Colorado

Family Law

Section 14-13-310 – Hearing and order

(1) Unless the court issues a temporary emergency order pursuant to section 14-13-204, upon a finding that a petitioner is entitled to immediate physical custody of the child, the court shall order that the petitioner may take immediate physical custody of the child unless the respondent establishes that:

(a) The child-custody determination has not been registered and confirmed under section 14-13-305 and that:

(I) The issuing court did not have jurisdiction under part 2 of this article;
(II) The child-custody determination for which enforcement is sought has been vacated, stayed, or modified by a court of a state having jurisdiction to do so under a provision of law adopted by that state that is in substantial conformity with part 2 of this article; or
(III) The respondent was entitled to notice, but notice was not given in accordance with standards in substantial conformity with the standards set forth in section 14-13-108, in the proceedings before the court that issued the order for which enforcement is sought; or
(b) The child-custody determination for which enforcement is sought was registered and confirmed under section 14-13-305 but has been vacated, stayed, or modified by a court of a state having jurisdiction to do so under this part 3.
(2) The court shall award the fees, costs, and expenses authorized under section 14-13-312 and may grant additional relief, including a request for the assistance of law enforcement officials, and set a further hearing to determine whether additional relief is appropriate.
(3) If a party called to testify refuses to answer on the ground that the testimony may be self-incriminating, the court may draw an adverse inference from the refusal.
(4) A privilege against disclosure of communications between spouses and a defense of immunity based on the relationship of husband and wife or parent and child may not be invoked in a proceeding under this part 3.
(5) A privilege against disclosure of communications between partners in a civil union and a defense of immunity based on the relationship of partners in a civil union or parent and child may not be invoked in a proceeding under this part 3.

C.R.S. § 14-13-310

Amended by 2013 Ch. 49,§ 16, eff. 5/1/2013.
L. 2000: Entire article R&RE, p. 1535, § 1, effective July 1. L. 2013: (5) added, (SB 13-011), ch. 49, p. 164, § 16, effective May 1.

OFFICIAL COMMENT

The scope of inquiry for the enforcing court is quite limited. Federal law requires the court to enforce the custody determination if the issuing state’s decree was rendered in compliance with the PKPA. 28 U.S.C. § 1738A(a). This Act requires enforcement of custody determinations that are made in conformity with Part 2’s jurisdictional rules.

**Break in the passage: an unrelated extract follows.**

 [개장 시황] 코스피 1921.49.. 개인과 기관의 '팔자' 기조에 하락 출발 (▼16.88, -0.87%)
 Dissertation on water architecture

The certified copy, or a copy of the certified copy, of the custody determination entitling the petitioner to the child is prima facie evidence of the issuing court’s jurisdiction to enter the order. If the order is one that is entitled to be enforced under Part 2 and if it has been violated, the burden shifts to the respondent to show that the custody determination is not entitled to enforcement.

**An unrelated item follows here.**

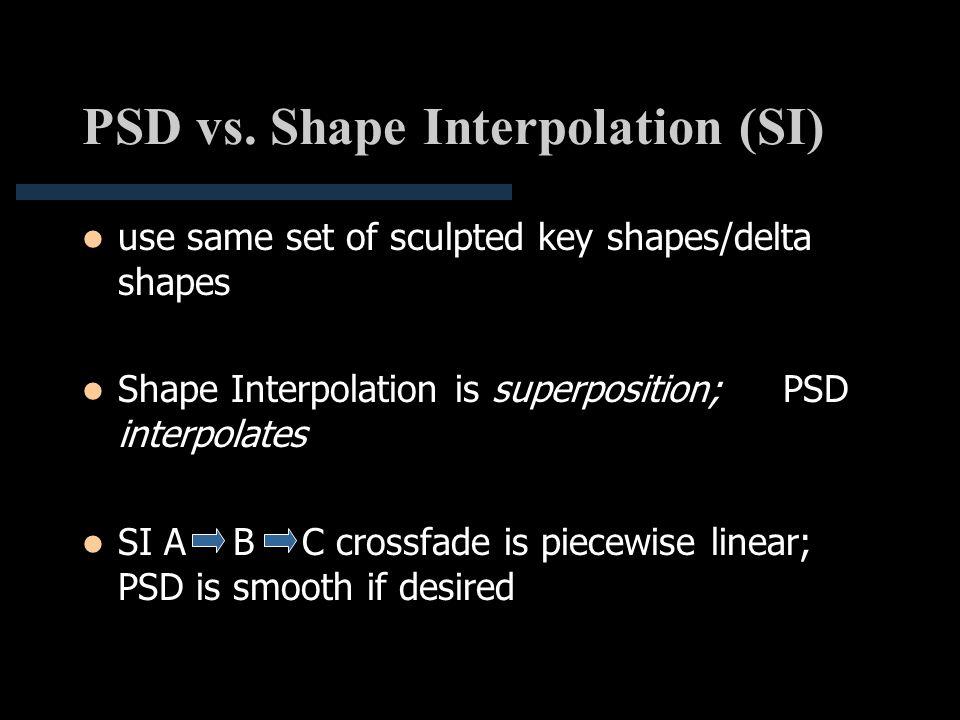PSD vs. Shape Interpolation (SI)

It is a defense to enforcement that another jurisdiction has issued a custody determination that is required to be enforced under Part 2. An example is when one court has based its original custody determination on the UCCJA § 3(a)(2) (significant connections) and another jurisdiction has rendered an original custody determination based on the UCCJA § 3(a)(1) (home State). When this occurs, Part 2 of this Act, as well as the PKPA, mandate that the home state determination be enforced in all other States, including the State that rendered the significant connections determination.

Lack of notice in accordance with Section 14-13-108 by a person entitled to notice and opportunity to be heard at the original custody determination is a defense to enforcement of the custody determination. The scope of the defense under this Act is the same as the defense would be under the law of the State that issued the notice. Thus, if the defense of lack of notice would not be available under local law if the respondent purposely hid from the petitioner, took deliberate steps to avoid service of process or elected not to participate in the initial proceedings, the defense would also not be available under this Act.

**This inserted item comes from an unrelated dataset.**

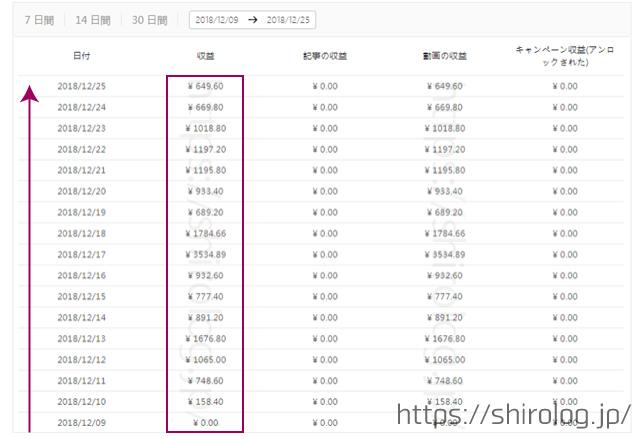 トップバズ(バズビデオ)開始1ヶ月目で10万円突破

There are no other defenses to an enforcement action. If the child would be endangered by the enforcement of a custody or visitation order, there may be a basis for the assumption of emergency jurisdiction under Section 14-13-204 of this Act. Upon the finding of an emergency, the court issues a temporary order and directs the parties to proceed either in the court that is exercising continuing jurisdiction over the custody proceeding under Section 14-13-202, or the court that would have jurisdiction to modify the custody determination under Section 14-13-203.

The court shall determine at the hearing whether fees should be awarded under Section 14-13-312. If so, it should order them paid. The court may determine if additional relief is appropriate, including requesting law enforcement officers to assist the petitioner in the enforcement of the order. The court may set a hearing to determine whether further relief should be granted.

The remainder of this section is derived from UIFSA § 316 with regard to the privilege of self-incrimination, spousal privileges, and immunities. It is included to keep parallel the procedures for child support and child custody proceedings to the extent possible.